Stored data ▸
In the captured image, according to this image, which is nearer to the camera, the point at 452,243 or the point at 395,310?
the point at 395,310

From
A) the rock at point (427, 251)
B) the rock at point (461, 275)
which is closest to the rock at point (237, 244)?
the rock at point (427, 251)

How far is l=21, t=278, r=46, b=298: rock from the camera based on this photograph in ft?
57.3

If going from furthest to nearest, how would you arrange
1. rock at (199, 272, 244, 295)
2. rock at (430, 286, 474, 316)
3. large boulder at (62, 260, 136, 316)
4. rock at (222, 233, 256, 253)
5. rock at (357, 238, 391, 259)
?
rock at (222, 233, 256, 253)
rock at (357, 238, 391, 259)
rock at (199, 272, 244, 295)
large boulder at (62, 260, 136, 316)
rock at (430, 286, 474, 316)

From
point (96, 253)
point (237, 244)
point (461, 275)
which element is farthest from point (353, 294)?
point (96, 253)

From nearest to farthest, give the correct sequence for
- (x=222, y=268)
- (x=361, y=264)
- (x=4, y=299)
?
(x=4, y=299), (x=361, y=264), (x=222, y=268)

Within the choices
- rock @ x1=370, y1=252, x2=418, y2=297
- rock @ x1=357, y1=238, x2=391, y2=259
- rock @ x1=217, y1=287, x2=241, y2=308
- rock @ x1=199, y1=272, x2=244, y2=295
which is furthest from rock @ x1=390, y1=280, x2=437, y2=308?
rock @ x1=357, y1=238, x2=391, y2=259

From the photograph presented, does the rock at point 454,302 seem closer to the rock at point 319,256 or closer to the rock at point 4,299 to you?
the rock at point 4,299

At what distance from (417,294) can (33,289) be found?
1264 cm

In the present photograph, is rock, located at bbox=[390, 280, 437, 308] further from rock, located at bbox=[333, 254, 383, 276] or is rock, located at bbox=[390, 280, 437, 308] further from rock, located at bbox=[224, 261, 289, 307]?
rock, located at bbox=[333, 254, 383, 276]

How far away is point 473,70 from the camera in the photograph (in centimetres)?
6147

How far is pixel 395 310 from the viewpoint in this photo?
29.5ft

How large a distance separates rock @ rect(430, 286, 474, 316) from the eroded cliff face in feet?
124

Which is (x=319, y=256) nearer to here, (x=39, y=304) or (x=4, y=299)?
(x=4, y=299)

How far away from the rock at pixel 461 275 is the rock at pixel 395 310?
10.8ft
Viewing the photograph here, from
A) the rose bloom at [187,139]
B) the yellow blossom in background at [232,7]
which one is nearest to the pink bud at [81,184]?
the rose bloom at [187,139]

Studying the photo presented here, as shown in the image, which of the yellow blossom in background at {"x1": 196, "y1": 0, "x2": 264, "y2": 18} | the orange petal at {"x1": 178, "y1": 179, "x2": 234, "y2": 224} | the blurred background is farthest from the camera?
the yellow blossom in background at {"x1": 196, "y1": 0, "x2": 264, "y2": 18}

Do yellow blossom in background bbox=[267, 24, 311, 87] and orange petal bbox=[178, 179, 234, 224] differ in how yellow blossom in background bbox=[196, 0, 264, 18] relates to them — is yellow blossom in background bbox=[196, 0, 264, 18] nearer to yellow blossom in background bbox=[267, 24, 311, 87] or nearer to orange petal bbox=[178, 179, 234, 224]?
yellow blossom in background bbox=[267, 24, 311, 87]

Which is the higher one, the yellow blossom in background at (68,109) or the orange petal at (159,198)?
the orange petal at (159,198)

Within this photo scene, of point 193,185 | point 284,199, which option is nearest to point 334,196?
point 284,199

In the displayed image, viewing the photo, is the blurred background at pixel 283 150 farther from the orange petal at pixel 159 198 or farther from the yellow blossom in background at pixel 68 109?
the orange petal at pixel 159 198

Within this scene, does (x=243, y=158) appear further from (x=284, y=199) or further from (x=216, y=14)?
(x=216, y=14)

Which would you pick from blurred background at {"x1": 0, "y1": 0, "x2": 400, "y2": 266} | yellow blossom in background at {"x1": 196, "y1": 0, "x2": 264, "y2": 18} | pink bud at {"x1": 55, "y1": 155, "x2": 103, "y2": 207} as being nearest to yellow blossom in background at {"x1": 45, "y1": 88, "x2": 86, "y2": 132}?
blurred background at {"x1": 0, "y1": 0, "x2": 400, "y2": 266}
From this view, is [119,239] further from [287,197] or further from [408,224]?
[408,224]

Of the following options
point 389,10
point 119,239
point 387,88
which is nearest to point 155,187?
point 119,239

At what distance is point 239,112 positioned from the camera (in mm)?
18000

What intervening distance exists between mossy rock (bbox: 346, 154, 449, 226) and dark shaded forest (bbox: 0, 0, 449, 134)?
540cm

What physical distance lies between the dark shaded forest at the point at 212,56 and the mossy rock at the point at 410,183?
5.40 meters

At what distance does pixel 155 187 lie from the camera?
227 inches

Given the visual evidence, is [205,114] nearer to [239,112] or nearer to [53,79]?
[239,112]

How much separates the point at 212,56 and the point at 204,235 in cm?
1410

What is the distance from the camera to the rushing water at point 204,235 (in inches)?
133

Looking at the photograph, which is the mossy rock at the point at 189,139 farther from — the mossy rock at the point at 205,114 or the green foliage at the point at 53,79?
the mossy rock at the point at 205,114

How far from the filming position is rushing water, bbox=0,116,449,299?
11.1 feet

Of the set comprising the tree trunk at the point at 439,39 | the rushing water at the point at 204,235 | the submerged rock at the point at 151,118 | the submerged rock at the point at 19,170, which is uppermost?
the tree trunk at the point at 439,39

WORK TO COMPLETE ▸
Copy out every one of the rows above word for word, leaving nothing out.

RESPONSE BELOW ▸
In the captured image, according to this image, which is nearer to the camera, the point at 452,243 or the point at 395,310?
the point at 395,310

From
A) the rock at point (427, 251)
B) the rock at point (461, 275)
which is closest to the rock at point (237, 244)?
the rock at point (427, 251)

How far is l=21, t=278, r=46, b=298: rock from the camera based on this photograph in ft?
57.3

If going from furthest to nearest, how would you arrange
1. rock at (199, 272, 244, 295)
2. rock at (430, 286, 474, 316)
3. large boulder at (62, 260, 136, 316)
4. rock at (222, 233, 256, 253)
5. rock at (357, 238, 391, 259)
?
rock at (222, 233, 256, 253)
rock at (357, 238, 391, 259)
rock at (199, 272, 244, 295)
large boulder at (62, 260, 136, 316)
rock at (430, 286, 474, 316)

From
point (96, 253)
point (237, 244)
point (461, 275)
which element is farthest from point (353, 294)?
point (96, 253)

From nearest to farthest, give the correct sequence for
- (x=222, y=268)
- (x=361, y=264)
- (x=4, y=299)
?
(x=4, y=299), (x=361, y=264), (x=222, y=268)

Within the choices
- rock @ x1=370, y1=252, x2=418, y2=297
- rock @ x1=357, y1=238, x2=391, y2=259
- rock @ x1=217, y1=287, x2=241, y2=308
- rock @ x1=199, y1=272, x2=244, y2=295
which is furthest from rock @ x1=390, y1=280, x2=437, y2=308?
rock @ x1=357, y1=238, x2=391, y2=259

From the photograph presented, does the rock at point 454,302 seem closer to the rock at point 319,256 or closer to the rock at point 4,299 to you?
the rock at point 4,299

At what distance from (417,294) can (33,289) be found?
1264 cm

In the present photograph, is rock, located at bbox=[390, 280, 437, 308] further from rock, located at bbox=[333, 254, 383, 276] or is rock, located at bbox=[390, 280, 437, 308] further from rock, located at bbox=[224, 261, 289, 307]?
rock, located at bbox=[333, 254, 383, 276]

How far away is point 473,70 from the camera in the photograph (in centimetres)?
6147

How far is pixel 395 310 from the viewpoint in this photo?
29.5ft

How large a distance separates rock @ rect(430, 286, 474, 316) from the eroded cliff face in feet?
124

Which is (x=319, y=256) nearer to here, (x=39, y=304) or (x=4, y=299)?
(x=4, y=299)

How far away from the rock at pixel 461 275 is the rock at pixel 395 310?
10.8ft
Viewing the photograph here, from
A) the rose bloom at [187,139]
B) the yellow blossom in background at [232,7]
which one is nearest to the pink bud at [81,184]?
the rose bloom at [187,139]

Studying the photo presented here, as shown in the image, which of the yellow blossom in background at {"x1": 196, "y1": 0, "x2": 264, "y2": 18} | the orange petal at {"x1": 178, "y1": 179, "x2": 234, "y2": 224} | the blurred background is farthest from the camera?
the yellow blossom in background at {"x1": 196, "y1": 0, "x2": 264, "y2": 18}

Do yellow blossom in background bbox=[267, 24, 311, 87] and orange petal bbox=[178, 179, 234, 224] differ in how yellow blossom in background bbox=[196, 0, 264, 18] relates to them — is yellow blossom in background bbox=[196, 0, 264, 18] nearer to yellow blossom in background bbox=[267, 24, 311, 87] or nearer to orange petal bbox=[178, 179, 234, 224]?
yellow blossom in background bbox=[267, 24, 311, 87]

Which is the higher one, the yellow blossom in background at (68,109) or the orange petal at (159,198)?
the orange petal at (159,198)

Within this photo scene, of point 193,185 | point 284,199, which option is nearest to point 334,196?
point 284,199

In the displayed image, viewing the photo, is the blurred background at pixel 283 150 farther from the orange petal at pixel 159 198 or farther from the yellow blossom in background at pixel 68 109?
the orange petal at pixel 159 198

Within this scene, does (x=243, y=158) appear further from (x=284, y=199) or further from (x=216, y=14)?
(x=216, y=14)

Which would you pick from blurred background at {"x1": 0, "y1": 0, "x2": 400, "y2": 266} | yellow blossom in background at {"x1": 196, "y1": 0, "x2": 264, "y2": 18} | pink bud at {"x1": 55, "y1": 155, "x2": 103, "y2": 207} as being nearest to yellow blossom in background at {"x1": 45, "y1": 88, "x2": 86, "y2": 132}?
blurred background at {"x1": 0, "y1": 0, "x2": 400, "y2": 266}
From this view, is [119,239] further from [287,197] or further from [408,224]?
[408,224]

Of the following options
point 389,10
point 119,239
point 387,88
which is nearest to point 155,187?
point 119,239

At what distance is point 239,112 positioned from the camera (in mm)?
18000

What intervening distance exists between mossy rock (bbox: 346, 154, 449, 226) and dark shaded forest (bbox: 0, 0, 449, 134)?
540cm

What physical distance lies between the dark shaded forest at the point at 212,56 and the mossy rock at the point at 410,183?
5.40 meters

At what distance does pixel 155 187 lie from the camera?
227 inches

Given the visual evidence, is [205,114] nearer to [239,112] or nearer to [53,79]?
[239,112]

How much separates the point at 212,56 and the point at 204,235 in cm?
1410

What is the distance from the camera to the rushing water at point 204,235 (in inches)?
133

Looking at the photograph, which is the mossy rock at the point at 189,139 farther from — the mossy rock at the point at 205,114 or the green foliage at the point at 53,79?
the mossy rock at the point at 205,114

How far from the filming position is rushing water, bbox=0,116,449,299?
11.1 feet

Of the set comprising the tree trunk at the point at 439,39 | the rushing water at the point at 204,235 | the submerged rock at the point at 151,118 | the submerged rock at the point at 19,170, which is uppermost?
the tree trunk at the point at 439,39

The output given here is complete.